La discriminación laboral es casi tan antigua como el propio trabajo. Al tratarse de uno de los espacios de socialización más importantes que existen, cualquier aspecto que suponga un cambio o una diferencia más o menos significativa respecto al resto del grupo puede motivar una situación de discriminación en el trabajo.

Se trata de un problema que es objeto de una atención especial en las sociedades avanzadas, dado que su mera existencia plantea importantes obstáculos para la convivencia y el bienestar social. También resta atractivo a las empresas que amparan o, como mínimo, se muestran indiferentes ante este fenómeno.

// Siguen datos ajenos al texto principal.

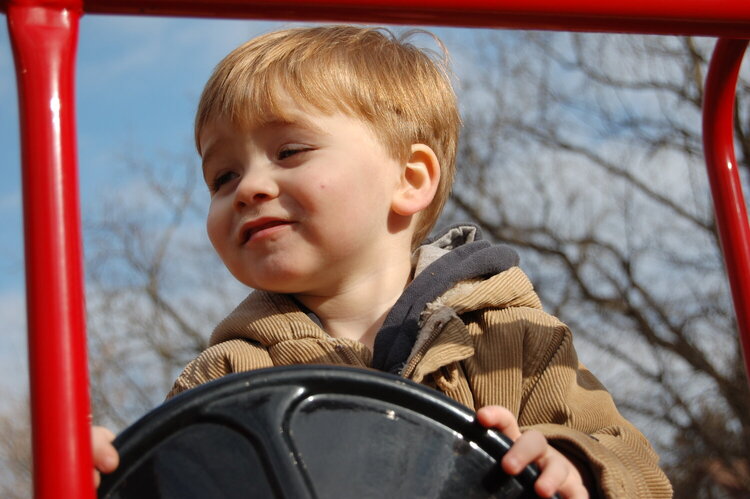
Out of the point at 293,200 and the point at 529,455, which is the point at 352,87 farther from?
the point at 529,455

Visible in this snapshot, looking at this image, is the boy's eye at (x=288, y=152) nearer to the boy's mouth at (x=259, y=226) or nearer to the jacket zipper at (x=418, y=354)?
the boy's mouth at (x=259, y=226)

Qué es la discriminación laboral

Por discriminación laboral se entiende la situación en la que un trabajador se ve perjudicado profesional, salarial o moralmente respecto a sus compañeros por motivos que no están directamente relacionados con su desempeño laboral.

Generalmente, la discriminación en el trabajo se origina cuando el trabajador afectado presenta alguna diferencia apreciable respecto al resto de la plantilla.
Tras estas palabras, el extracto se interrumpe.